GIVEN TEXT.
□ □ □ □ □ □ □
Breakthrough new doll skin method… from opendolldesign on TDF


 http://dollforum.com/forum/viewtopic.php?f=6&t=52174
Hi all,

I probably could have made a lot of money from this method but I have no interest in manufacturing dolls so here it is for the benefit of all!

This method (that I came up with through experimentation with silicone and different types of fabrics) creates a high quality, strong, super soft silicone/fabric/silicone sandwich (composite) skin with no seams. A full skin can be stuffed with anything you like but for realism I suggest a second water tight skin that acts as a bladder, filled with fairly cheap and non-toxic Sodium Polyacrylate because it mimics breast, butt and thigh tissue/fat/muscle perfectly when encapsulated in a stretchable bladder (wouldn’t it be great if doll manufacturers incorporated this to save cost and add realism!?) Plus if you want you can incorporate resealable tubes that lead to bladders in the butt, breasts and thighs which would allow you to independently adjust them as big or small as you want at any time… just add or remove Sodium Polyacrylate!.

Approximate cost:
Between $70 – $300 Largely dependent on if you keep the mannequin or sell it afterwards.

The main things you will need and approximate cost of each…
[$100-$135] Mannequin
[$25 – $30] A Full Lycra/Spandex Zentai bodysuit without head (fingers/toes optional depending on if your mold/mannequin has them)
[$100 – $135] Platinum silicone, flocking/pigment of your choice, mold release and 3 or 4 small roll on applicators. (Using thinned and silicone oil softened hardware store tube 100% silicone may work if you don’t use too much oil. A better option may be to soften with Smooth-On Slacker® additive ($20) which should prevent the hardware silicone from losing a lot of strength (though I have never tried it). QUICK TIP: Smooth-On will send you samples of their various silicones, just email or call them!

The trick here is getting the right size bodysuit with the right fabric. You want it to stretch enough so that the fabric opens up and lets the silicone through in order to create a mechanical bond that will reinforce the weaker chemical bond to the fabric. For this reason you may want to order a bodysuit one size smaller than what the sizing chart recommends. Also, although there are fixes for it the thinner the better because convex areas can become more concave the thicker you make the skin. This means primarily nipples may not look exactly right if you make the skin too thick around them. The best way to fix this is either make the skin thinner in that area or make separate nipples and attach them later. This is also where using Sodium Polyacrylate as filling comes in handy because it can provide pressure from inside to push out the parts that should be convex.
□ □ □ □ □ □ □
RECORDED DATA.

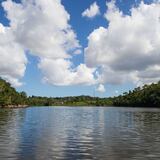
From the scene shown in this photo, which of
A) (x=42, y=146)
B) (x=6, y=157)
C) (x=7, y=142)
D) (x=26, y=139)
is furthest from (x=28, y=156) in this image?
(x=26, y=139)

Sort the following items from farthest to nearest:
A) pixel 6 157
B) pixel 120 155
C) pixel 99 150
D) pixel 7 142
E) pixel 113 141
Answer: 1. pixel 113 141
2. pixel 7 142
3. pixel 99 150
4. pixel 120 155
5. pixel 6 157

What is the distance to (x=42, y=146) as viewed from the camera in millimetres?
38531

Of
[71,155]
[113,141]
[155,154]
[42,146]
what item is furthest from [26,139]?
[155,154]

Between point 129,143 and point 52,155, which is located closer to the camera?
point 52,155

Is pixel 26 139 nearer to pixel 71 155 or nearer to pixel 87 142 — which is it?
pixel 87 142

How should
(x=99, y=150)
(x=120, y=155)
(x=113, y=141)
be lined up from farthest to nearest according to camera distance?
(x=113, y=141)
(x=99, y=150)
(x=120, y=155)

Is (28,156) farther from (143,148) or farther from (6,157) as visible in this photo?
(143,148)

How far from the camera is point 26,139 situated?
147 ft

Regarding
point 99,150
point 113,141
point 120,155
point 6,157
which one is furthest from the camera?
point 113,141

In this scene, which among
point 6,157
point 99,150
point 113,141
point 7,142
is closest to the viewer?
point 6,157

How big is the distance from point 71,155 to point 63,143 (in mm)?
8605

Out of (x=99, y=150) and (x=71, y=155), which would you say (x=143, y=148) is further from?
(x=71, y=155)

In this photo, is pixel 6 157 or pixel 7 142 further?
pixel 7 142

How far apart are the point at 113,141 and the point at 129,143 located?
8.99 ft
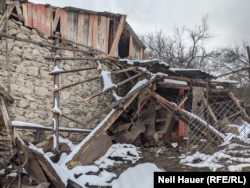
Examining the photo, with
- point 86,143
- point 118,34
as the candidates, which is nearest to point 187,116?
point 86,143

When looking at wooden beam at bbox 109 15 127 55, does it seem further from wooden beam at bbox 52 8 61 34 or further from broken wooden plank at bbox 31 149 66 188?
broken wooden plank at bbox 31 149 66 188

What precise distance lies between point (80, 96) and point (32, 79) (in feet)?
□ □ □ □ □ □ □
WHAT YOU WILL DO. Quote the doll skin post word for word between "Breakthrough new doll" and "benefit of all!", inclusive.

RESULT BELOW.
Breakthrough new doll skin method… from opendolldesign on TDF


 http://dollforum.com/forum/viewtopic.php?f=6&t=52174
Hi all,

I probably could have made a lot of money from this method but I have no interest in manufacturing dolls so here it is for the benefit of all!